Tag Archives: professional
My New Forex Training Course.
As some of you already know i recently launched a new Forex training course called learn to trade in 5 days, and i thought i would post an update on how that’s going.
The course teaches my number one trading strategy, and is an alternative and more affordable option to the full 15 or 30 hour courses in which i teach all of my strategies.
I had a good feeling about it when i decided to offer it, and the response to it has been very encouraging.
I would like to thank everyone that has signed up for the course so far. Some traders have taken the course already, and some are waiting to start.
The feedback i am getting from the people that have taken the course is very good indeed, as is the feedback from the 15 and the 30 hour courses. I have had a couple of traders say that i need to post some feedback on the site to let others know how good my stuff is.

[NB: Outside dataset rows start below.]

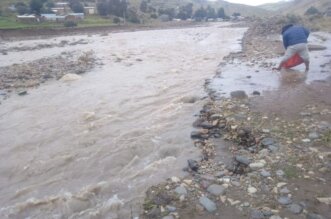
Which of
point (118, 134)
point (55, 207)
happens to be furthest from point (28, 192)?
point (118, 134)

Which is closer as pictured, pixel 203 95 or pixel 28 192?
pixel 28 192

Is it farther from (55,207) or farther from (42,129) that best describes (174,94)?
(55,207)

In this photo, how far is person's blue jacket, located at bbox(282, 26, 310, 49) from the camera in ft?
47.4

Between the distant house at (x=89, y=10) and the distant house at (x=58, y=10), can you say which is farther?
the distant house at (x=89, y=10)

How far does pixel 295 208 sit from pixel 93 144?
5.31 metres

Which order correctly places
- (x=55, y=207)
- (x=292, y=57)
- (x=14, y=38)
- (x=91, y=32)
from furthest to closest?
(x=91, y=32) → (x=14, y=38) → (x=292, y=57) → (x=55, y=207)

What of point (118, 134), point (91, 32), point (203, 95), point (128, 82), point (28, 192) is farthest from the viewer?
point (91, 32)

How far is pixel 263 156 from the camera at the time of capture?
22.9 feet

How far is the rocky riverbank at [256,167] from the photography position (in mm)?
5477

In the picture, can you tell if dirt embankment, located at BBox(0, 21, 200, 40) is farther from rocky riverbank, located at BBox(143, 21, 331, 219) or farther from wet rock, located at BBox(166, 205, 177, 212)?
wet rock, located at BBox(166, 205, 177, 212)

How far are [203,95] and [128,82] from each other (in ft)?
16.9

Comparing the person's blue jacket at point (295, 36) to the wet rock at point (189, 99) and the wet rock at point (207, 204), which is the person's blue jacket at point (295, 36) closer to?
the wet rock at point (189, 99)

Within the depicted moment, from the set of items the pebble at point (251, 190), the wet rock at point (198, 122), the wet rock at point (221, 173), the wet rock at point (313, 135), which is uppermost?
the wet rock at point (313, 135)

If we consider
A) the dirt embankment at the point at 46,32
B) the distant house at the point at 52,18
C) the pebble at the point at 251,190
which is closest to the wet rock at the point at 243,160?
the pebble at the point at 251,190
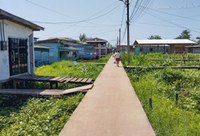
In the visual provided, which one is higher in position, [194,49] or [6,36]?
[194,49]

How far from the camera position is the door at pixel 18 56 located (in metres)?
12.9

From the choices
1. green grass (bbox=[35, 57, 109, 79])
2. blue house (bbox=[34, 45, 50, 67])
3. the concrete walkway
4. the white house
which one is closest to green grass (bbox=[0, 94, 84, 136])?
the concrete walkway

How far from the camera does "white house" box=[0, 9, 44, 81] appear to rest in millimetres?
11726

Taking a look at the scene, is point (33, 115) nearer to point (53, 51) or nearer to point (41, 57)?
point (41, 57)

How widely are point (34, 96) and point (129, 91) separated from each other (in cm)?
385

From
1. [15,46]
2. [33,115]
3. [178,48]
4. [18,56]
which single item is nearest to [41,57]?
[18,56]

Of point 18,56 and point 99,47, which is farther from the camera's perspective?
point 99,47

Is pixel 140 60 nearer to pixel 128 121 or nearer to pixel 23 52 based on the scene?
pixel 23 52

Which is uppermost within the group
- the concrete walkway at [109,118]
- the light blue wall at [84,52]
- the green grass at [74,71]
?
the light blue wall at [84,52]

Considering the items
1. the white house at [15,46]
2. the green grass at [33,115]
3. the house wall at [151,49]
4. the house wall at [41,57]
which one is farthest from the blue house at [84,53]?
the green grass at [33,115]

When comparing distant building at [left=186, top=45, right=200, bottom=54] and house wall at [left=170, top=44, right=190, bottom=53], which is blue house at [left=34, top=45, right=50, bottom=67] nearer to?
house wall at [left=170, top=44, right=190, bottom=53]

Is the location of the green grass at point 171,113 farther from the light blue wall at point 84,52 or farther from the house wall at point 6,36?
the light blue wall at point 84,52

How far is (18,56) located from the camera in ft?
45.4

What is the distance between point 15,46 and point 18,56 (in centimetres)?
70
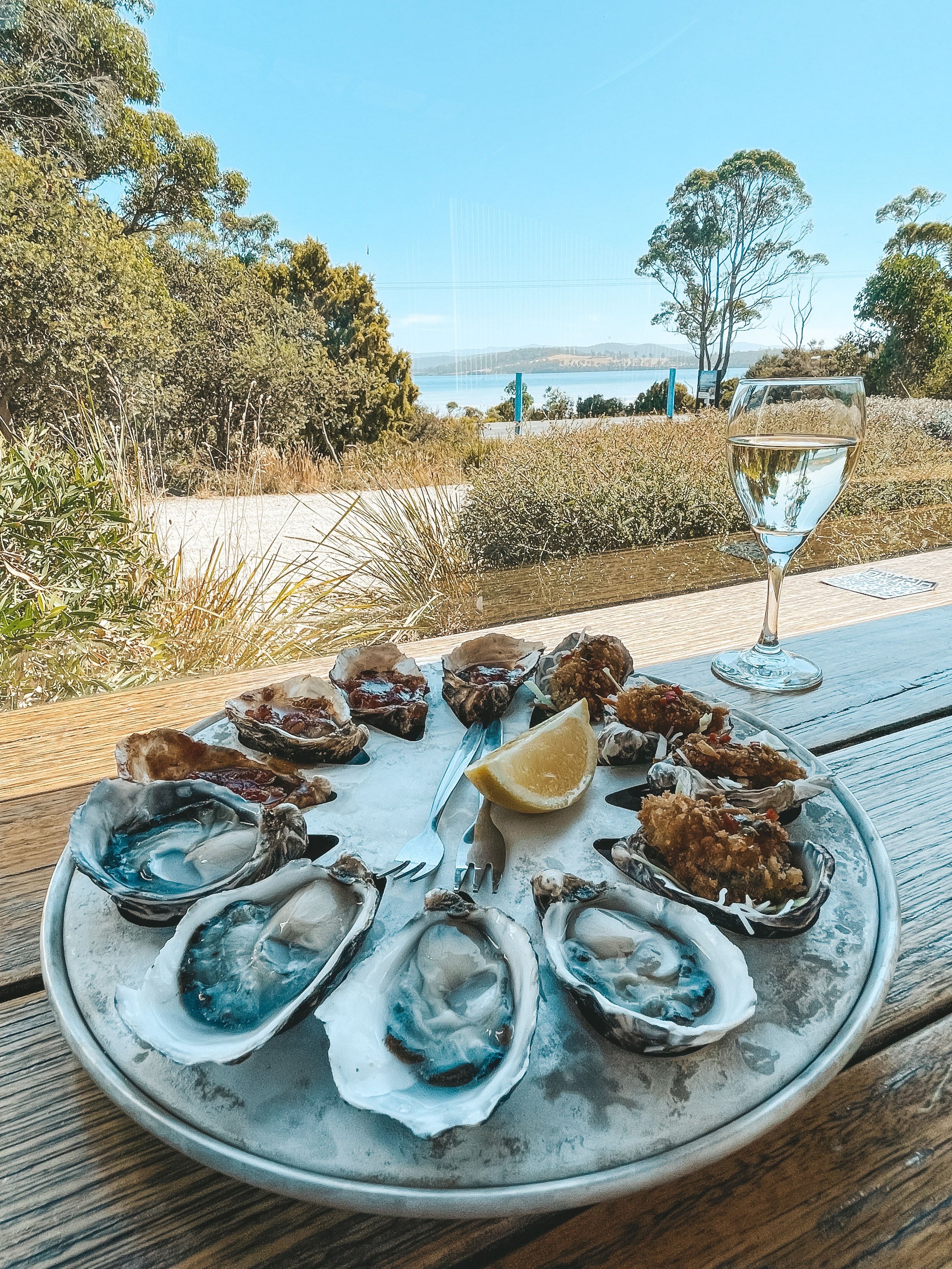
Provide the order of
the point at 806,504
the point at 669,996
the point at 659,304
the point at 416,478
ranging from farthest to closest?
1. the point at 659,304
2. the point at 416,478
3. the point at 806,504
4. the point at 669,996

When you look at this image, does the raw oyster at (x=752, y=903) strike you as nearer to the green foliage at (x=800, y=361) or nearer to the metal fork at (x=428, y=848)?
the metal fork at (x=428, y=848)

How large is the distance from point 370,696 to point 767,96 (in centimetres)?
1154

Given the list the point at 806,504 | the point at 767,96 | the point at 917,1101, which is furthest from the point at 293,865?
the point at 767,96

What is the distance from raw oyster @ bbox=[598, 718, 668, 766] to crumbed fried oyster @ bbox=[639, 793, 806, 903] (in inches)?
4.5

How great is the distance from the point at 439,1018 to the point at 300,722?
0.33m

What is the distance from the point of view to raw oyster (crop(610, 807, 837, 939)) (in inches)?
14.7

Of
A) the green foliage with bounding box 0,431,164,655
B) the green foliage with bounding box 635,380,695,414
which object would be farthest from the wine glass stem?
the green foliage with bounding box 635,380,695,414

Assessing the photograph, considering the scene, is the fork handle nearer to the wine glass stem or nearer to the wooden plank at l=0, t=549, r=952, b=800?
the wooden plank at l=0, t=549, r=952, b=800

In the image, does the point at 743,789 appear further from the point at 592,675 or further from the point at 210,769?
the point at 210,769

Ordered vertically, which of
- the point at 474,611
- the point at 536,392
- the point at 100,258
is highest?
the point at 100,258

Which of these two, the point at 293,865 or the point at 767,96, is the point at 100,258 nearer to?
the point at 293,865

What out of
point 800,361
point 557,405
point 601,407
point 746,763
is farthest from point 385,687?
point 800,361

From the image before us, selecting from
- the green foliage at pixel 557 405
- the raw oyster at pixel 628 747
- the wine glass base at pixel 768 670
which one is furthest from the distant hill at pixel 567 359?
the raw oyster at pixel 628 747

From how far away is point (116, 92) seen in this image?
14.2ft
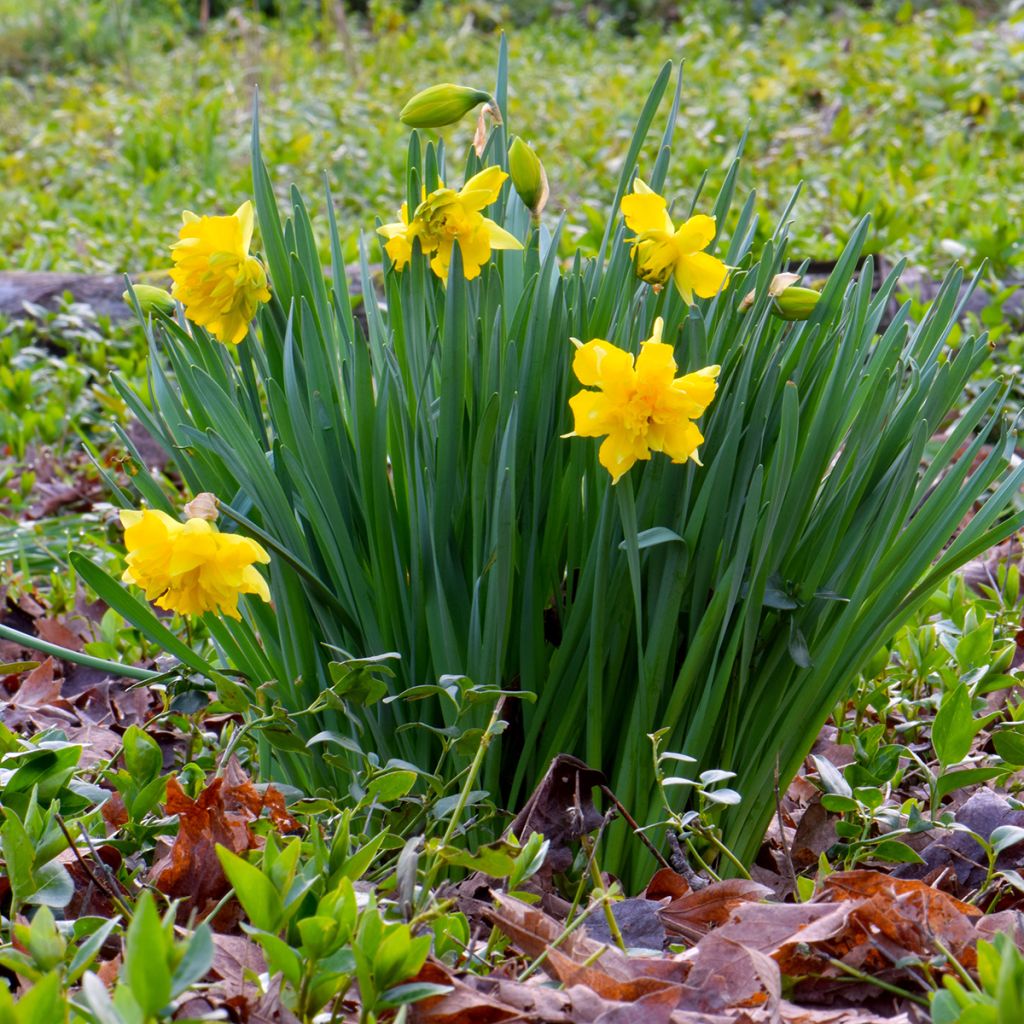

Now i am not the type of person that goes in for pages of made up feedback testimonials to encourage people to part with their hard earned money, but having a few genuine testimonials from real traders who genuinely want others to benefit from what i teach, is only going to be a good thing.
I have many visitors to the site, that look at my courses, but for whatever reason, probably the price 🙂 decide not to contact me. Now let me just say this to all of those people that visit the site and click away.
If its the price, then i understand. If its not affordable then what else can you do. But to those people that can afford to pay me to teach them, i would like to say this. Please please please please please do not get me confused with all the other charlatan educators out there. If you have been scammed, ripped off, cheated out of your money by these crooks, then i feel very sorry for you, but i am not one of them.
I had an email from a guy yesterday that had paid over £20,000 in the last 5 years to these crooks. He is now having to take out loans to pay for his healthcare because hes lost all his money. It makes me sick, it really does. But these charlatans do not hide in the shadows, waiting to pounce. They are all there in plain sight, so called professional traders with flashy websites telling you how good they are, and how many people they have successfully taught how to trade.
I am not going to name them as they will probably sue me. They have very lucrative training businesses to protect after all, but please do not fall for their lies. These people do not care how much money they take from people, or how many lives they ruin, they are not professional traders, they are con men pure and simple. If you want to learn how to trade you have to pay a real professional trader to teach you, not a professional marketing guru.
What i am offering to teach you, you will not get anywhere else. What i can teach you about this business will change your life. If you want to be a successful profitable trader then email me, give me a call, or Skype me, and listen to what i have to say.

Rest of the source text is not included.